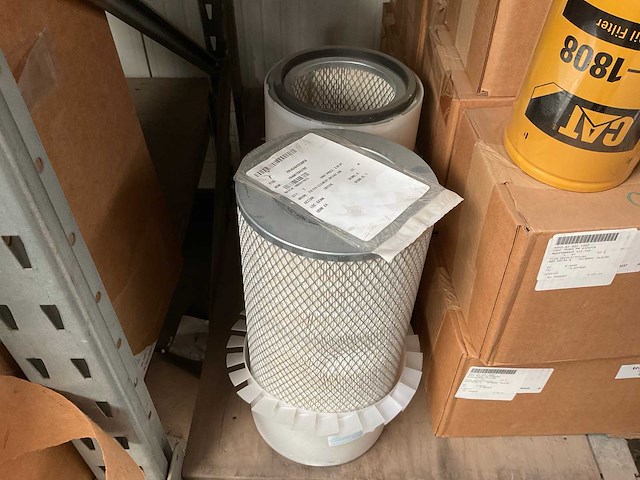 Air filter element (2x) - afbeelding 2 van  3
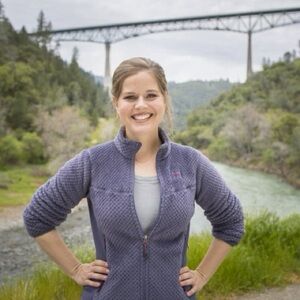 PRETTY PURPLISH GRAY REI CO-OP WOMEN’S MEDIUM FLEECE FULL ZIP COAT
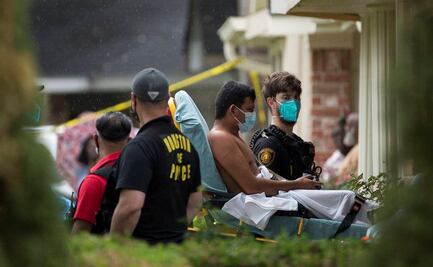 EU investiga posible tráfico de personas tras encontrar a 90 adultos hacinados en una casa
==
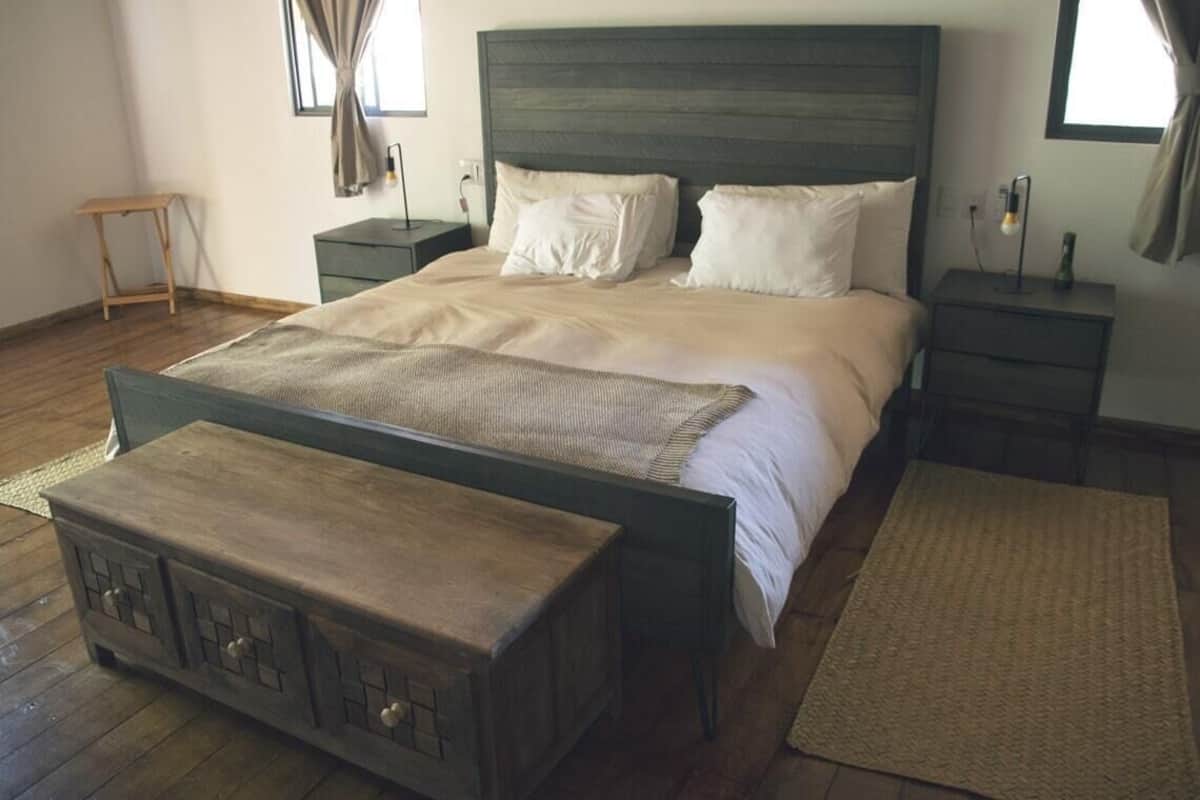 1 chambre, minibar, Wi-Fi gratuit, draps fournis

### The task:
Of the records above, print only the lines from the one containing "Air filter element" through the one containing "EU investiga posible", inclusive and unaltered, leaving out pictures.

### Written answer:
 Air filter element (2x) - afbeelding 2 van  3
 PRETTY PURPLISH GRAY REI CO-OP WOMEN’S MEDIUM FLEECE FULL ZIP COAT
 EU investiga posible tráfico de personas tras encontrar a 90 adultos hacinados en una casa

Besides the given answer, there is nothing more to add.